News: U.S. predicted to reach 85% hospital occupancy by 2032, article suggests

CDI Strategies - Volume 19, Issue 9

A new study published in JAMA Network Open has provided a bleak forecast for hospital occupancy in the United States.

The article examined national U.S. hospital occupancy data from 2009 to 2019, finding that the mean occupancy range occurred from 63%-66%. In the year following the end of the COVID-19 pandemic, this number increased to 75.3%.
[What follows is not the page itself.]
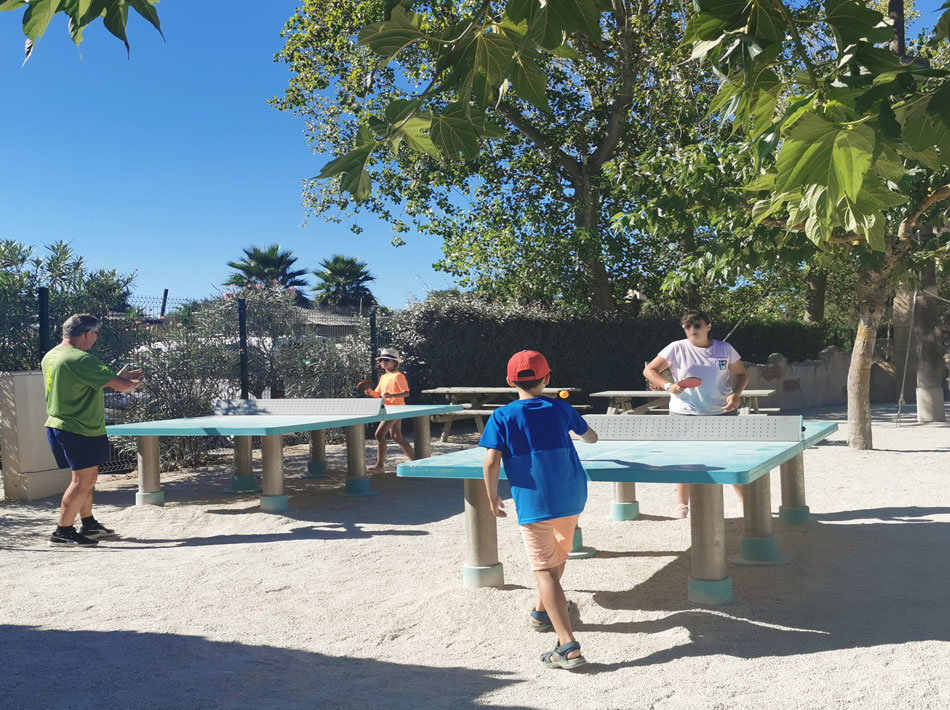 Ping pong activité sportive club farret vias plage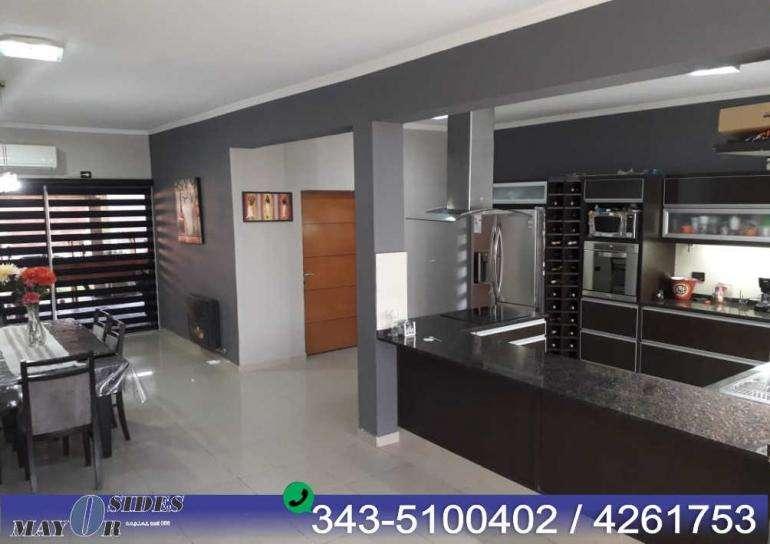 Lindisima casa moderna construida en dos plantas con ambientes super amplios!,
“Without changes in the hospitalization rate or staffed hospital bed supply, total annual hospitalizations were projected to increase from 36,174,000 in 2025 to 40,177,000 in 2035 with the aging population,” the authors of the study wrote. “This would correspond to a national hospital occupancy of approximately 85% by 2032 for adult beds and by 2035 for adult and pediatric beds combined.”
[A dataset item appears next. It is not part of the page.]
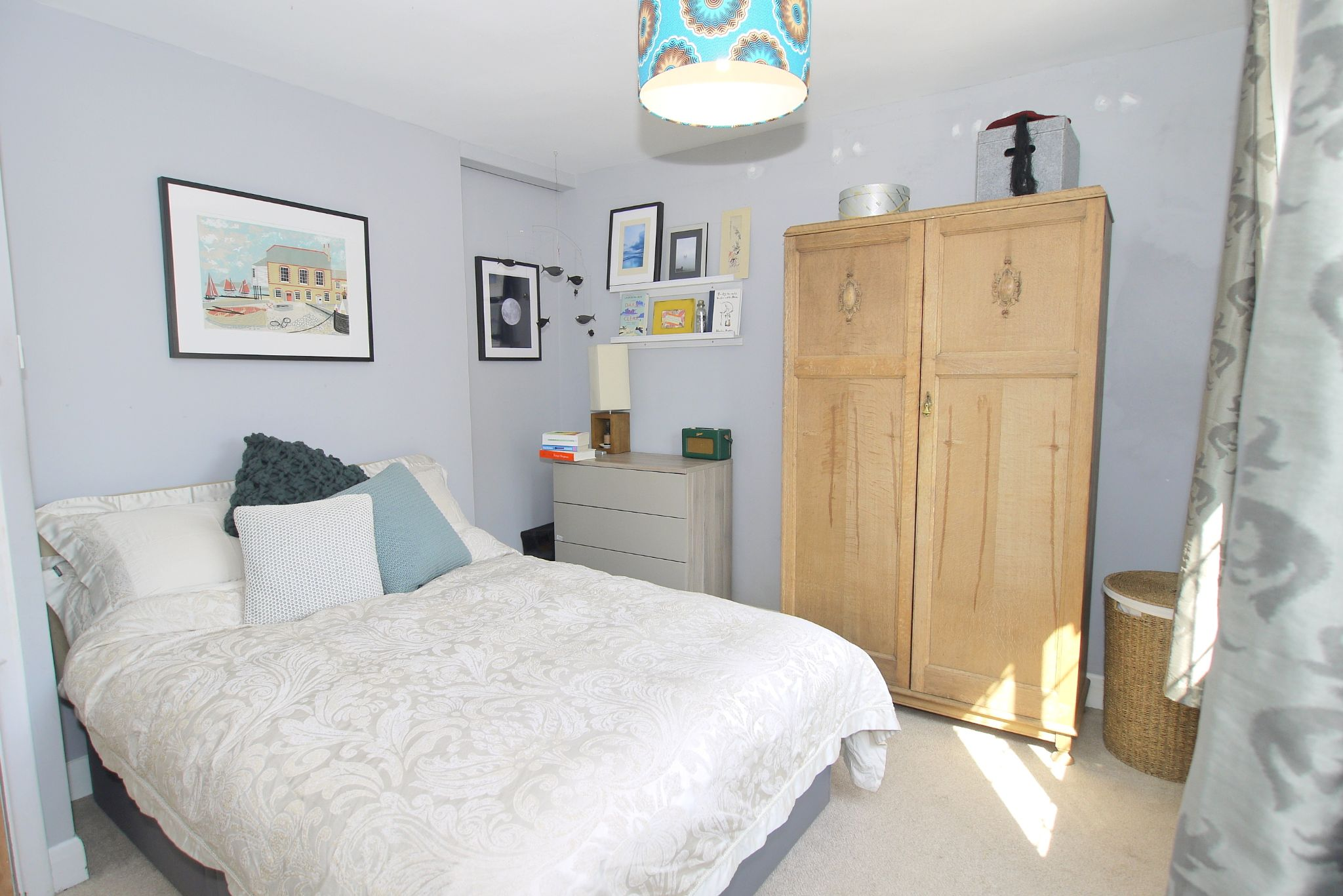3 bedroom semi-detached house For Sale in Sevenoaks - Photograph 8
According to the report, the root cause of this “persistently elevated occupancy” level is not to be found in a changing number of hospitalizations, but, rather, in the “16% reduction in the number of staffed U.S. hospital beds.”

"I've been doing this for almost 40 years now and I've been hearing about how everybody's going to be cared for at home and we don't need hospital beds anymore, but I've got 100 people holding in my ED that tell me very differently about what their needs are and how they're going to be cared for," Amy Mansue, Inspira Health president and CEO, told HealthLeaders.

The problem, according to the researchers, could be solved either by increasing the staffed hospital bed supply by 10%, reducing the hospitalization rate by 10%, or some combination of the two.